### Stated goal A
Rewrite the kriging notes from "If \(Z\) has" down to "least squares regression.", with "covariances" changed to "cross-covariances".
### Stated goal B
Put this sentence from the kriging notes into Spanish: "If \(Z\) has no spatial correlation, all covariances are zero and \(v=0\) and \(V=\mbox{diag}(\sigma^2)\)."
### Stated goal C
Carry the kriging notes forward from their last line with a further passage.

### Page
+ + + + + + +
UK: \[\hat{Z}(s_0) = x(s_0)\hat{\beta} + v'V^{-1} (Z-X\hat{\beta}) \] with \(x(s_0) = (X_0(s_0),…,X_p(s_0))\) and \(\hat{\beta} = (X'V^{-1}X)^{-1} X'V^{-1}Z\) \[\sigma^2(s_0) = \sigma^2_0 - v'V^{-1}v + Q\] with \(Q = (x(s_0) - X'V^{-1}v)’(X'V^{-1}X)^{-1}(x(s_0) - X'V^{-1}v)\)
OK: fill in a column vector with ones for \(X\): \(X=(1,1,…,1)‘\) and \(X_0=1\)
SK: take out the trend/unknown mean

UK and linear regression

If \(Z\) has no spatial correlation, all covariances are zero and \(v=0\) and \(V=\mbox{diag}(\sigma^2)\). This implies that \[\hat{Z}(s_0) = x(s_0)\hat{\beta} + v'V^{-1} (Z-X\hat{\beta}) \] with \(\hat{\beta} = (X'V^{-1}X)^{-1} X'V^{-1}Z\) reduces to

\[\hat{Z}(s_0) = x(s_0)\hat{\beta}\] with \(\hat{\beta} = (X'X)^{-1} X'Z\), i.e., ordinary least squares regression.
+ + + + + + +
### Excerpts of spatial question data
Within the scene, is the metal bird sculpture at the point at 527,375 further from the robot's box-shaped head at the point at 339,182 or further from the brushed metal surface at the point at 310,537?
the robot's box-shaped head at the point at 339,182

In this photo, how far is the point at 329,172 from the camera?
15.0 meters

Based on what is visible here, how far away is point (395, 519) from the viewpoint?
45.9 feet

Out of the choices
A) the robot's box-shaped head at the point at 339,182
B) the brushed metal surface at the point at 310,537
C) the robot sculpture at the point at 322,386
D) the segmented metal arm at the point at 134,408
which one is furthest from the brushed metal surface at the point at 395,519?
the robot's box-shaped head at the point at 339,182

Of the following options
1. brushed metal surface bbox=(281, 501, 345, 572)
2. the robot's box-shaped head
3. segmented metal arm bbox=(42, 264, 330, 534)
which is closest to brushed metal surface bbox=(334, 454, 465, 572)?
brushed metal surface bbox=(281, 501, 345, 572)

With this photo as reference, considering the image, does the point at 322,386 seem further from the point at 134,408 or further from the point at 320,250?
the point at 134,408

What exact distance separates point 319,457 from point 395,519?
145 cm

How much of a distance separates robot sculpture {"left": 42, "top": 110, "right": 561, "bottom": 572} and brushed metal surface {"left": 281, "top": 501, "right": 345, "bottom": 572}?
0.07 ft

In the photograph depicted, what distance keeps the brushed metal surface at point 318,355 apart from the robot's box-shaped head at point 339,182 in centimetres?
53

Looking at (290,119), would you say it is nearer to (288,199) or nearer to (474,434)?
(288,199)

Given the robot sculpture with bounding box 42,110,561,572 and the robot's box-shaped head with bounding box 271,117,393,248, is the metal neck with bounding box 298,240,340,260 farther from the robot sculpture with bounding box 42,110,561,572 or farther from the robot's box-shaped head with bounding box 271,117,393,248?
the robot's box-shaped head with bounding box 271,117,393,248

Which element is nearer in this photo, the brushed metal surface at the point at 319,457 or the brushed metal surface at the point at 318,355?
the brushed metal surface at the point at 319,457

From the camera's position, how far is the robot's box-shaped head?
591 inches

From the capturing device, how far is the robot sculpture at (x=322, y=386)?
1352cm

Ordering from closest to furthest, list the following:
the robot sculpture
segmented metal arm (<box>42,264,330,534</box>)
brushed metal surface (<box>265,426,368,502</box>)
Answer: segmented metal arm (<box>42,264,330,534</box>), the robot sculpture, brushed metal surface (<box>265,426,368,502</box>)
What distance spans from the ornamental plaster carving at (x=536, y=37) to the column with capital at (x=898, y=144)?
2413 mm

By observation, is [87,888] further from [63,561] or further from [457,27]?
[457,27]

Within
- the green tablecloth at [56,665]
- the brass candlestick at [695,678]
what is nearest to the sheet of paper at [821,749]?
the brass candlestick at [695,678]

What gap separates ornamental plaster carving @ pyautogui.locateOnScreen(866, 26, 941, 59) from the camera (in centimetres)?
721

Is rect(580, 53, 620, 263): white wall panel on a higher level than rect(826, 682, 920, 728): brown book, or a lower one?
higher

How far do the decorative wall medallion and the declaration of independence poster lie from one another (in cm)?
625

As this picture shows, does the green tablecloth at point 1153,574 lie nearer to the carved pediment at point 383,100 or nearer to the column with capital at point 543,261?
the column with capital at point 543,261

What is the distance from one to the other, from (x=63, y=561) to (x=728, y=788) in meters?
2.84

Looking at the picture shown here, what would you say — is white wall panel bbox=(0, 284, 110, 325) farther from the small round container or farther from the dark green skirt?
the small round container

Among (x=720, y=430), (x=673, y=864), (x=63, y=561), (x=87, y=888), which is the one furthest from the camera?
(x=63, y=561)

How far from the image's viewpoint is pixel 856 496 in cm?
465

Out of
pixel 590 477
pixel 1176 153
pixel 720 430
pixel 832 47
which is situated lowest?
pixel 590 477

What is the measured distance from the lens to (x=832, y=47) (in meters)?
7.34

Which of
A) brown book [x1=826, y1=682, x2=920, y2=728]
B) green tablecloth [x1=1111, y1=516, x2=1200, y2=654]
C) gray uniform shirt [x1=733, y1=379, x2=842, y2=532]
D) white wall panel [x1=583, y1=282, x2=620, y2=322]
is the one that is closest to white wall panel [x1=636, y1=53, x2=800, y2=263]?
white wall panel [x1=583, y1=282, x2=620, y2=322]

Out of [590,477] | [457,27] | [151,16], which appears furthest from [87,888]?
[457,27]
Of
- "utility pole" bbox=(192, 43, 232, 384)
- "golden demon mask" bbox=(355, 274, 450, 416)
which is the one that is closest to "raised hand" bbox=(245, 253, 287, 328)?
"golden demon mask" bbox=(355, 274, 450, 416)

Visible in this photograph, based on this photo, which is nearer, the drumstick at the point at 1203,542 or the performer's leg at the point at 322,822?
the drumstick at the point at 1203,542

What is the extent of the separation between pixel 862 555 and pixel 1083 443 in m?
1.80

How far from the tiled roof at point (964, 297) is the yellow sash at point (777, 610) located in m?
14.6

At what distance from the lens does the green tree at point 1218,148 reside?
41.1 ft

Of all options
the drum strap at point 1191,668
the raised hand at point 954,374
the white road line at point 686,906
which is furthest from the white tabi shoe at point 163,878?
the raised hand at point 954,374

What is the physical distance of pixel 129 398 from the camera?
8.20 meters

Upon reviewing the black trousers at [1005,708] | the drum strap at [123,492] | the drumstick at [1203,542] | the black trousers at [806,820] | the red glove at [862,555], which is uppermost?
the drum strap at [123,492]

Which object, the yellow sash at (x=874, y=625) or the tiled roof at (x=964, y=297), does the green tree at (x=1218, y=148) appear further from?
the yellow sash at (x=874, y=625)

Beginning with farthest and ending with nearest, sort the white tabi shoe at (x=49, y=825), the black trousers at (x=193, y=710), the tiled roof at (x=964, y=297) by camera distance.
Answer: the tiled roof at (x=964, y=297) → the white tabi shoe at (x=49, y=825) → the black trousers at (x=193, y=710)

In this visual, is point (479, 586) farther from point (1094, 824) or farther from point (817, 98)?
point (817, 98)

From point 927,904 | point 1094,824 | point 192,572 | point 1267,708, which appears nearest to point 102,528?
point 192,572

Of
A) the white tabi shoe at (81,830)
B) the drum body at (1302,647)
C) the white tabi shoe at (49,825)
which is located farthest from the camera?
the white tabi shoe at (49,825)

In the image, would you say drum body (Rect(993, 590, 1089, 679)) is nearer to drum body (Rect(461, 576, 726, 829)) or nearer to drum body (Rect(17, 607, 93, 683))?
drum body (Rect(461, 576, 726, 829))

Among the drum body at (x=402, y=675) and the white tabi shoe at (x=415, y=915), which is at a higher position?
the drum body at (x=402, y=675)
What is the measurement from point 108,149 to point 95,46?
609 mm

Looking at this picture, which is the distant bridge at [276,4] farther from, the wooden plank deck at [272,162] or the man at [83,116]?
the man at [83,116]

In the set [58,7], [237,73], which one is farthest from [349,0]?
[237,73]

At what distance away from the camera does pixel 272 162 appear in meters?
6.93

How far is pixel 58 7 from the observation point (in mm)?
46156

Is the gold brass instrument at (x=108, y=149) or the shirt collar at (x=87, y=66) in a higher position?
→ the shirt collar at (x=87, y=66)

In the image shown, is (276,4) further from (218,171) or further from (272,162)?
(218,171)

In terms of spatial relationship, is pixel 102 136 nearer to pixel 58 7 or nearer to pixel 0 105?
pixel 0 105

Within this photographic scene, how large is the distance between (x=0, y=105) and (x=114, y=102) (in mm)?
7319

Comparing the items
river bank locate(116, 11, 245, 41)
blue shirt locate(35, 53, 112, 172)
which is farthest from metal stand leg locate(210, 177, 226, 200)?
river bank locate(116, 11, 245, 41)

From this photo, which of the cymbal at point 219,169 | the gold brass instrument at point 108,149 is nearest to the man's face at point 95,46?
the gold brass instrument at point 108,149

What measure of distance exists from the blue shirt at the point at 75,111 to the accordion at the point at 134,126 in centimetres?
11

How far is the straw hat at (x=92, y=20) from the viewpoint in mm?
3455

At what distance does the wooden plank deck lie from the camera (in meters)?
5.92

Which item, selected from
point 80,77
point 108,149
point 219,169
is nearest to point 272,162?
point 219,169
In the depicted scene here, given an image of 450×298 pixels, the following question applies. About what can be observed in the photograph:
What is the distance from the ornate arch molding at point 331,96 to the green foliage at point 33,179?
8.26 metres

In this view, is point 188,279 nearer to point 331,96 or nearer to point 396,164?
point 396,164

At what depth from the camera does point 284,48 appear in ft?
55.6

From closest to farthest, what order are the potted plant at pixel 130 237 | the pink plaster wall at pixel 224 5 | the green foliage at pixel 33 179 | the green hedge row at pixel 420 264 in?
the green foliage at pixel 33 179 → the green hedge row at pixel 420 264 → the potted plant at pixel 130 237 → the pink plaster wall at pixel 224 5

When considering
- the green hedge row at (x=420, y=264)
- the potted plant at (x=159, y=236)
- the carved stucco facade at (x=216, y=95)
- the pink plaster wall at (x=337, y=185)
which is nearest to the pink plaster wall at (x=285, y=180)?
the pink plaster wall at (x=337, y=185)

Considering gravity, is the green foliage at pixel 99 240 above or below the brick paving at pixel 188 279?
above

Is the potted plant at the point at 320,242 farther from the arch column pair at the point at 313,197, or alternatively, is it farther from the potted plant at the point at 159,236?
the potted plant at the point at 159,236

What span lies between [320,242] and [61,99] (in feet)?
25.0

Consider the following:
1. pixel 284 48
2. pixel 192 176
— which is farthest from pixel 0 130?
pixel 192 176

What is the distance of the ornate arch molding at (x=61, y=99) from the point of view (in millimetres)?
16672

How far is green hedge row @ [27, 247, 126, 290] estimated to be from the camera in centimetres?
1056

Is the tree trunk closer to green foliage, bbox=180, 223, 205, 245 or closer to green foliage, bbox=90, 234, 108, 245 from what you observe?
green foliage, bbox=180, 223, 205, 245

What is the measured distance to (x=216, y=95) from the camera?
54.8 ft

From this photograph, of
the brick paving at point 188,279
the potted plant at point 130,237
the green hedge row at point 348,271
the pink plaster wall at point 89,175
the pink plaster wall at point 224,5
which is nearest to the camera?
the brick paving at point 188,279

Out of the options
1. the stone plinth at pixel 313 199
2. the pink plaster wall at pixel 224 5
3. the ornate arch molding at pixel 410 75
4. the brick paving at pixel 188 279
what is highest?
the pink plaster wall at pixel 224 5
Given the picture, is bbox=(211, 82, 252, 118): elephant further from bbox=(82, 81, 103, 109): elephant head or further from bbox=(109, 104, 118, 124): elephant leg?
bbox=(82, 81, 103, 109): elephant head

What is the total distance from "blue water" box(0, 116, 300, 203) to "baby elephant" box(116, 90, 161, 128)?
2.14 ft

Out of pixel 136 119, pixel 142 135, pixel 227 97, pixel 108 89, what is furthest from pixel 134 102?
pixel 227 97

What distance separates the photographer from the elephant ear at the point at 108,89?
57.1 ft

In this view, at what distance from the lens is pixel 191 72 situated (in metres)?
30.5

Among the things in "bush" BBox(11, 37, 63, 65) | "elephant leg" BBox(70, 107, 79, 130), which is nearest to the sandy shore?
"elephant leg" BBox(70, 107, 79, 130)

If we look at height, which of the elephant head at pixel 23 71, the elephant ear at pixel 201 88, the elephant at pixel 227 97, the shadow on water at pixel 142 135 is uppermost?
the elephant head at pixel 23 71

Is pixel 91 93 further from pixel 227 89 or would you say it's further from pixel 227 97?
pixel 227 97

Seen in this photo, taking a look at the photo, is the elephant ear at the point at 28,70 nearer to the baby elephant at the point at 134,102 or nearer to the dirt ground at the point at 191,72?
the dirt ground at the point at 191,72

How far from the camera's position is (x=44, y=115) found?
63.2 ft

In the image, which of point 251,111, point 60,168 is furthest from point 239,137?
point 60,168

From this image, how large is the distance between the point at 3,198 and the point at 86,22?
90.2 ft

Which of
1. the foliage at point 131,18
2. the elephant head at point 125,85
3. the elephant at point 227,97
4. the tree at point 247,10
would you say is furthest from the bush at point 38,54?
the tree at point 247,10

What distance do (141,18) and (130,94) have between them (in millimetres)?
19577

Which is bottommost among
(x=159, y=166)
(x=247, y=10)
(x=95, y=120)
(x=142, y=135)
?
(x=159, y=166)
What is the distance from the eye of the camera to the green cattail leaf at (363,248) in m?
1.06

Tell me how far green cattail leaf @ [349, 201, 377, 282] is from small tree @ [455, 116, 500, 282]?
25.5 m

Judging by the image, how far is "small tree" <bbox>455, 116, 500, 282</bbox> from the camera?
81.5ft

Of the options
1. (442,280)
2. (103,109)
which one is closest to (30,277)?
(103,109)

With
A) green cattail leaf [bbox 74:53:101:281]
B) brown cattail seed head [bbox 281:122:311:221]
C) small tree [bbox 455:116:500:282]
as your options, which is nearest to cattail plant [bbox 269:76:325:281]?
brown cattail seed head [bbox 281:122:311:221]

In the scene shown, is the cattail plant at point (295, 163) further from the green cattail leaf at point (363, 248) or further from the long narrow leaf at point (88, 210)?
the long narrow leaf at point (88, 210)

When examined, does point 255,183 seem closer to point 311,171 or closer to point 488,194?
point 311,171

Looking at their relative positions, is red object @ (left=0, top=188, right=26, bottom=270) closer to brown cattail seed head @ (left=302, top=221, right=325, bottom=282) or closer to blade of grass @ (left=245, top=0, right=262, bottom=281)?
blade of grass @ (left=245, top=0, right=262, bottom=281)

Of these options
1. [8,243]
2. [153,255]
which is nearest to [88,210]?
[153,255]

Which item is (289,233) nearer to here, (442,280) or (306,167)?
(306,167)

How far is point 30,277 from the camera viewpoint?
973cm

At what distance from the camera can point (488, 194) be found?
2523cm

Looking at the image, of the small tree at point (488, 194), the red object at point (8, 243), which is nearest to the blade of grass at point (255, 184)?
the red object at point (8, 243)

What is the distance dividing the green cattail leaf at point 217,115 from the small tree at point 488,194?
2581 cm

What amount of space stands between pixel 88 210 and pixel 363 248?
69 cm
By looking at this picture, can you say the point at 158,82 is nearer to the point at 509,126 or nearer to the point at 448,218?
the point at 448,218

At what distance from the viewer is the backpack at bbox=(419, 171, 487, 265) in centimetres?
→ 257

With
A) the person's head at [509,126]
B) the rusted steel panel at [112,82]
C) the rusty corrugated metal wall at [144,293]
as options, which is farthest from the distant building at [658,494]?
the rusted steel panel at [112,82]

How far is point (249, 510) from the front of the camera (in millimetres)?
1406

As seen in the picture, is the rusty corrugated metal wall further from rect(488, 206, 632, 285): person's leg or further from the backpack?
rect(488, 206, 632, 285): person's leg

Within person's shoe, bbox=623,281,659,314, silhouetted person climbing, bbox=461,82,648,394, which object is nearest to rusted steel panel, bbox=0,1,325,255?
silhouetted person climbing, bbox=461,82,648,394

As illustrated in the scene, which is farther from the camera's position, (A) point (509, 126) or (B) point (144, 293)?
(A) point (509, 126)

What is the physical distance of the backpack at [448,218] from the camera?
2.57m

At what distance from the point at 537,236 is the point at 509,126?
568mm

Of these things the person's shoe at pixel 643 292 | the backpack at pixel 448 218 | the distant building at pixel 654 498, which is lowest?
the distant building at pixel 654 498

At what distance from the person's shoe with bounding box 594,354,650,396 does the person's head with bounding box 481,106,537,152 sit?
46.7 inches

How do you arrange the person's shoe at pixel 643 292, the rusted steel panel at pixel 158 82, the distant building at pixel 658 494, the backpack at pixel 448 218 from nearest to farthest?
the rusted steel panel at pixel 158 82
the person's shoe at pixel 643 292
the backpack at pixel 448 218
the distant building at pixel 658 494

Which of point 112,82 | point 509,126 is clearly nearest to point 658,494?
+ + + + + + +
### Task output A
If \(Z\) has no spatial correlation, all cross-covariances are zero and \(v=0\) and \(V=\mbox{diag}(\sigma^2)\). This implies that \[\hat{Z}(s_0) = x(s_0)\hat{\beta} + v'V^{-1} (Z-X\hat{\beta}) \] with \(\hat{\beta} = (X'V^{-1}X)^{-1} X'V^{-1}Z\) reduces to

\[\hat{Z}(s_0) = x(s_0)\hat{\beta}\] with \(\hat{\beta} = (X'X)^{-1} X'Z\), i.e., ordinary least squares regression.

### Task output B
Si \(Z\) no tiene correlación espacial, todas las covarianzas son cero y \(v=0\) y \(V=\mbox{diag}(\sigma^2)\).

### Task output C
Note that

under this model the residual does not carry information, as it is white noise
in spatial prediction, UK can not be worse than linear regression, as linear regression is a limiting case of a more general model.

Global vs. local predictors

In many cases, instead of using all data, the number of observations used for prediction are limited to a selection of nearest observations, based on

number of observations or
distance to prediction location \(s_0\)
possibly, in addition, directions

The reason for this is usually either

statistical, allowing for a more flexible mean/trend structure
practical, if \(n\) gets large

Statistical arguments for local prediction

estimating \(\beta\) locally instead of globally means that
- \(\beta\) will adjust to local situations (less bias)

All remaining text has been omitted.